Course Overview
This course offers a comprehensive introduction to Next-Generation Sequencing (NGS) and whole exome sequencing (WES) with a focus on Python-based automated variant calling pipelines. Designed for students, researchers, and early-career professionals, it provides both theoretical knowledge and practical hands-on training to process and analyze exome sequencing data efficiently. Participants will learn to identify and interpret genomic variations, including single nucleotide polymorphisms (SNPs) and insertions/deletions (indels), using Python scripts and industry-standard bioinformatics tools.
Course Overview
The course begins with a foundational introduction to NGS and WES, covering sequencing platforms, technologies, advantages, and limitations. Participants will gain skills in obtaining raw exome datasets for any organism or disease context and understanding key concepts such as haploid vs. diploid organisms, ploidy in disease research, germline vs. somatic mutations, and the significance of SNPs, structural variations, and copy number variations (CNVs).
The practical component focuses on Python-based workflows, including installation of Anaconda, setting up computational environments, and building automated pipelines for variant calling. Students will perform quality control, read trimming, mapping against reference genomes, post-alignment processing, and variant identification to generate reliable Variant Call Format (VCF) files. Hands-on sessions cover the use of tools such as GATK, Freebayes, VCFtools, SnpSift, SnpEff, and Variant Effect Predictor (VEP) for filtering, annotating, and predicting the effects of variants.

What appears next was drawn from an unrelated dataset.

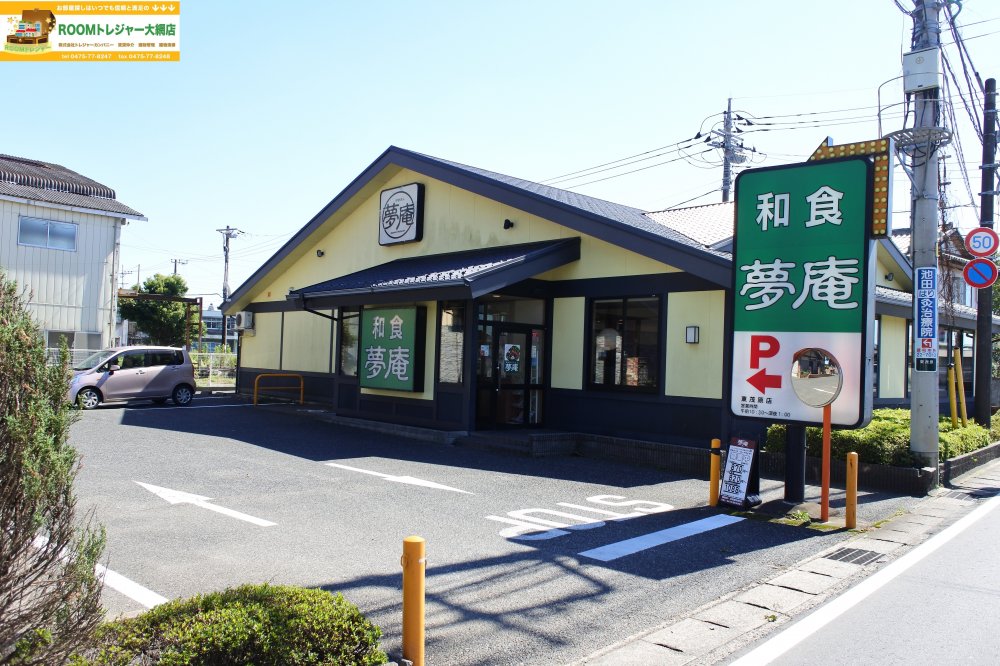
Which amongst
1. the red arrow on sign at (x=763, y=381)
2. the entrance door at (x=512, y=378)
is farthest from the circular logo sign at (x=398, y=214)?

The final segment emphasizes downstream functional analysis, teaching participants how to perform gene ontology (GO) enrichment, pathway analysis using KEGG, PANTHER, and Reactome, and data retrieval from genomic repositories like ArrayExpress, Gene Expression Omnibus (GEO), and NCBI databases. Students also gain experience working with genome assembly files (BED, GTF/GFF, SAM/BAM) to ensure comprehensive understanding of the complete WES workflow.
What You'll Learn
- • Fundamentals of NGS and whole exome sequencing
- • Retrieval and management of raw WES datasets
- • Quality control, trimming, and mapping of reads
- • Variant calling (SNPs, indels, CNVs, structural variants) using Python-based pipelines
- • Filtering, annotation, and functional effect prediction of variants
- • Development of fully automated Python pipelines for WES analysis
- • Downstream functional enrichment analysis: GO and pathway analysis
- • Handling genome assembly and alignment files (BED, GTF/GFF, SAM/BAM)
Who Should Enroll
This course is suitable for students, graduates, and researchers in Bioinformatics, Biotechnology, Molecular Biology, Genetics, and related life sciences seeking practical expertise in automated variant calling and advanced WES data analysis using Python.